Many economists say that income inequality in the US has risen sharply in recent decades. However, a forthcoming paper by Columbia economist Wojciech Kopczuk and Yale legal scholar Conor Clarke suggests that the gap between rich and poor has not grown as much as is commonly believed. Comparisons to previous eras are off, the authors say, because economists have failed to account for the fact that many business owners used to hide some of their personal income in company coffers.

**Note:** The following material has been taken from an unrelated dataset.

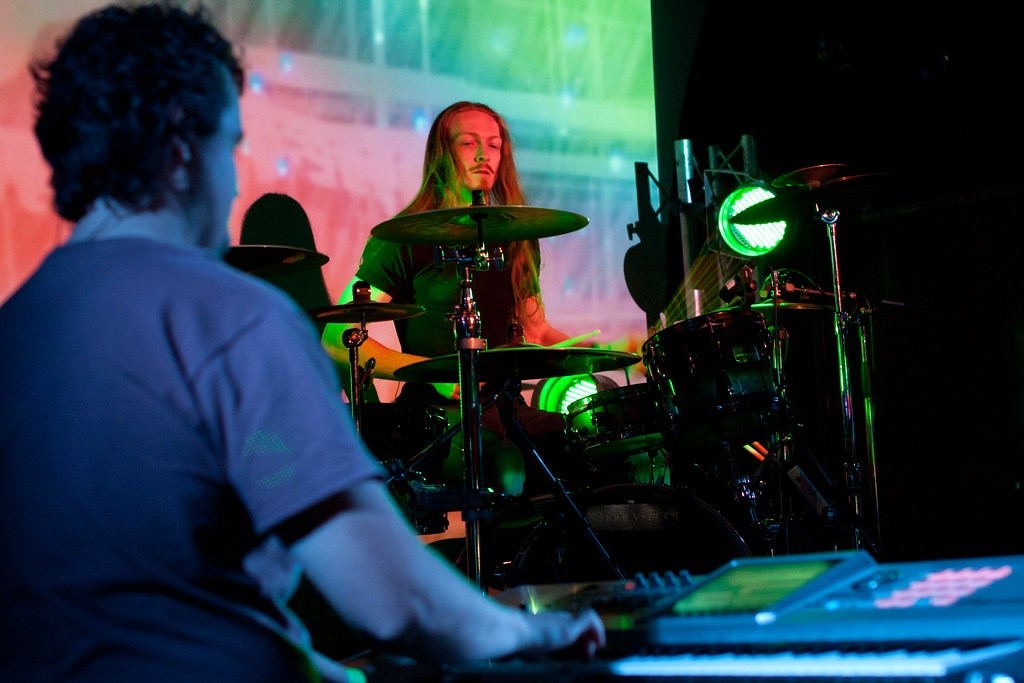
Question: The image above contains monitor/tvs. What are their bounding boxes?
[671,559,840,613]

Kopczuk and Clarke came to this conclusion after analyzing corporate tax records dating back to the 1950s. In comparing the yearly earnings of tens of thousands of companies — whose tax returns the IRS periodically releases to researchers in aggregate, anonymized form — they found evidence that the owners of small-to-medium-sized corporations would often keep some of their earnings in the company rather than taking the money home as salary. The researchers speculate that this practice was common because for most of the twentieth century the highest US corporate-tax rate was lower than the highest individual income-tax rate — thus giving wealthy entrepreneurs incentive to treat their companies’ ledgers as personal savings accounts.

“This strategy fell out of favor rather abruptly when, in 1986, individual tax rates were lowered, finally putting them below the corporate rates,” says Kopczuk. “We think that many business owners up until then had been limiting the compensation they gave themselves because they knew they could always access their company’s money down the road.”

Kopczuk and Clarke say that more research will need to be done to determine how much of the income retained by US companies before the 1980s ought to be considered the personal earnings of their owners. But they say that their preliminary findings suggest that economists who have previously studied US income inequality have dramatically underestimated the true proportion of the nation’s income once earned by the richest 1 percent.

“Understanding how income inequality affects a nation’s long-term growth is of critical importance,” says Kopczuk. “Gaining a more nuanced picture of how our economy has operated in the past, and learning whether or not inequality has hindered it, is essential to developing sound economic policies in the future.”